The pertinent underlying facts are simple and undisputed. Henry currently resides in Tuscaloosa County, Alabama. In 2013, he pled guilty to one count of possession of child pornography, in violation of 18 U.S.C. § 2252A(a)(5)(B), in the United States District Court for the Northern District of Alabama. The district court sentenced him to 70 months of imprisonment followed by 60 months of supervised release. He was released from prison in June 2018 and registered as a sex offender. Henry later married and, on August 4, 2021, welcomed a son. His conviction alone prohibits him from “residing” or “conducting an overnight visit” with his son until his son reaches age 18. See ALA. CODE § 15-20A-11(d)(4).

V. DISCUSSION

Henry's facial challenge to § 15-20A-11(d)(4) under the Due Process Clause of the Fourteenth Amendment is dispositive. The Court concludes § 15-20A-11(d)(4) directly and unduly burdens the fundamental right to the “care, custody, and control” of a parent's own children and is not narrowly tailored to achieve the State's compelling interest in protecting the health and safety of minors, so the Court will enter a permanent injunction enjoining the State from enforcing § 15-20A-11(d)(4) in its current form to redress the unconstitutional statutory harm.

“[T]he distinction between facial and as-applied challenges is not so well defined that it has some automatic effect or that it must always control the pleadings and disposition in every case involving a constitutional challenge. The distinction is both instructive and necessary, for it goes to the breadth of the remedy employed by the Court, not what must be pleaded in a complaint.” Citizens United v. Fed. Election Com'n, 558 U.S. 310, 331 (2010). Whether a statute is unconstitutional on its face turns on “whether the statute fails the relevant constitutional test[.]” Club Madonna Inc. v. City of Miami Beach, 42 F.4th 1231, 1256 (11th Cir. 2022).

A. The Statute

ASORCNA is “the most comprehensive and debilitating sex-offender scheme in the nation[.]” McGuire v. Marshall, 512 F.Supp.3d 1189, 1198 (M.D. Ala. 2021). As applicable here, § 15-20A-11(d)(4) prohibits adult sex offenders convicted of a “sex offense involving a child” from conducting overnight visits or residing with any minor, including their own children. But it permits qualifying adult sex offenders four hours per day of unfettered, unsupervised access to a minor between the hours of 6:00 a.m. and 10:30 p.m. on two but not three consecutive days at a time, and not more than nine days total per month. See ALA. CODE § 15-20A-11(d)(4); id. § 15-20A-4(14); id. § 15-20A-4(20).

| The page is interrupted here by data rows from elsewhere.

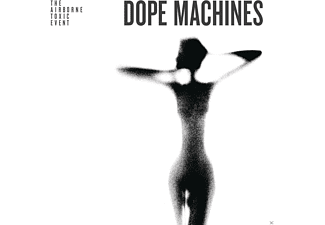 The Airborne Toxic Event - Dope Machines - (CD)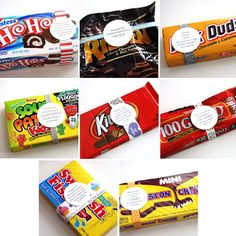 ... more candy gift diy gift fun gift candy bar appreciation gift get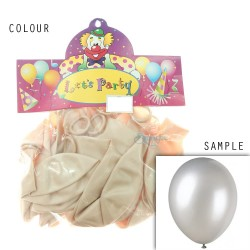 "12"" Plain Metallic Balloon Party - Off White (24pcs)"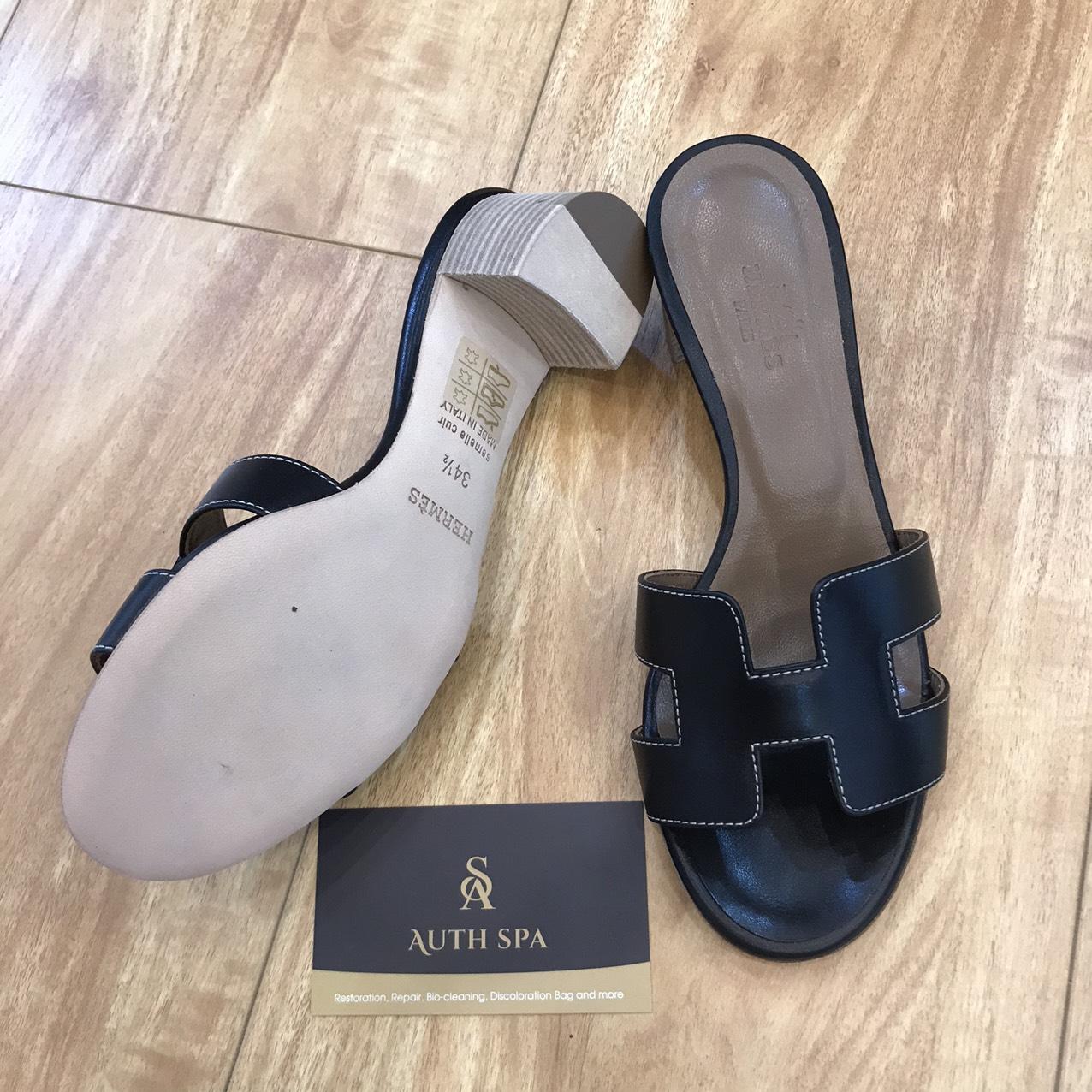 Sửa Chữa Giày Dép Gucci, Chanel, Louis Vuitton, Hermes ... 10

Two layers of exceptions to the statute's general rule generated this prohibition. First, “[n]o adult sex offender shall reside or conduct an overnight visit with a minor.” ALA. CODE § 15-20A-11(d). A minor is “[a] person who has not attained the age of 18.” Id. § 15-20A-4(13). But “if the adult sex offender is the parent . . . of the minor,” he may reside or conduct an “overnight visit” with the minor, id. § 15-20A-11(d), unless the adult sex offender has been convicted of “any sex offense involving a child,” id. § 15-20A-11(d)(4). A “sex offense involving a child” is “[a] conviction for any sex offense in which the victim was a child or any offense involving child pornography.” Id. § 15-20A-4(27). A child is “[a] person who has not attained the age of 12.” Id. § 15-20A-4(2). An “offense involving child pornography” means possessing or disseminating obscene matter containing a visual depiction of persons under the age of 17 and any other such violation as defined in the Alabama Child Pornography Act. Id. § 15-20A-5(14); ALA. CODE § 13A-12-190 et seq.

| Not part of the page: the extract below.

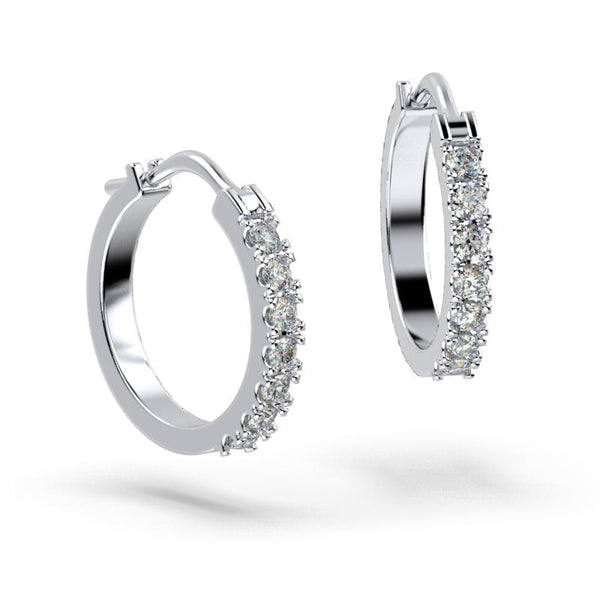 Diamond Hoop Earrings 14K Gold (0.50 ct. tw.) - Thenetjeweler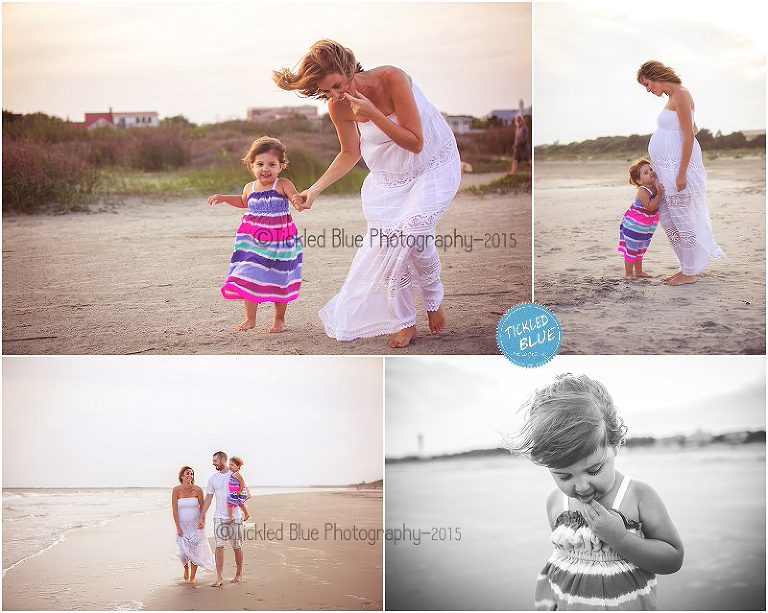 Tickled Blue_Charleston_sc_family_newborn_childrens_photographer_1161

The statute includes four more exceptions to § 15-20A-11(d). An adult sex offender cannot reside or conduct overnight visits with their minor child, grandchild, stepchild, sibling, or stepsibling when (1) the adult sex offender's parental rights “have been or are in the process of being terminated as provided by law,” ALA. CODE § 15-20A-11(d)(1); (2) the adult sex offender has been convicted of any sex offense in which the victim was “any of the minor children, grandchildren, stepchildren, siblings, or stepsiblings of the adult sex offender,” id. § 15-20A-11(d)(2); (3) “[t]he adult sex offender has been convicted of any sex offense in which a minor was the victim and the minor resided or lived with the adult sex offender at the time of the offense,” id. § 15-20A-11(d)(3); and (4) “[t]he adult sex offender has been convicted of any sex offense involving forcible compulsion in which the victim was a minor,” id. § 15-20A-11(d)(5).

No one disputes that Henry's child pornography conviction qualifies as an “offense involving child pornography” within the meaning of § 15-20A-4(27).

Read together then, when an adult sex offender is convicted of any sex offense against a victim who was under 12 years old, or of a child pornography offense depicting a victim under age 17, the offender is forever prohibited from residing with or conducting an overnight visit with any minor until the minor reaches age 18.

ASORCNA defines “overnight visit” as “[a]ny presence between the hours of 10:30 p.m. and 6:00 a.m.” ALA. CODE § 15-20A-4(14). “Reside” means being “habitually or systematically present at a place,” which “shall be determined by the totality of the circumstances, including the amount of time the person spends at the place and the nature of the person's conduct at the place.” Id. § 15-20A-4(20). “Reside” is further defined:

The term reside includes, but is not limited to, spending more than four hours a day at the place on three or more consecutive days; spending more than four hours a day at the place on 10 or more aggregate days during a calendar month; or spending any amount of time at the place coupled with statements or actions that indicate an intent to live at the place or to remain at the place for the periods specified in this sentence.
Id.

Section 15-20A-11(d)(4) therefore prohibits a qualifying parent from being present in the family home where his minor child resides in the following circumstances: (1) at any time between the hours of 10:30 p.m. and 6:00 a.m.; (2) for more than four hours a day on three consecutive days; (3) for more than four hours a day on ten or more days during a calendar month; and (4) in any other circumstance in which the parent is “habitually or systemically present” at the minor's home. Id.; ALA. CODE § 15-20A-4(14).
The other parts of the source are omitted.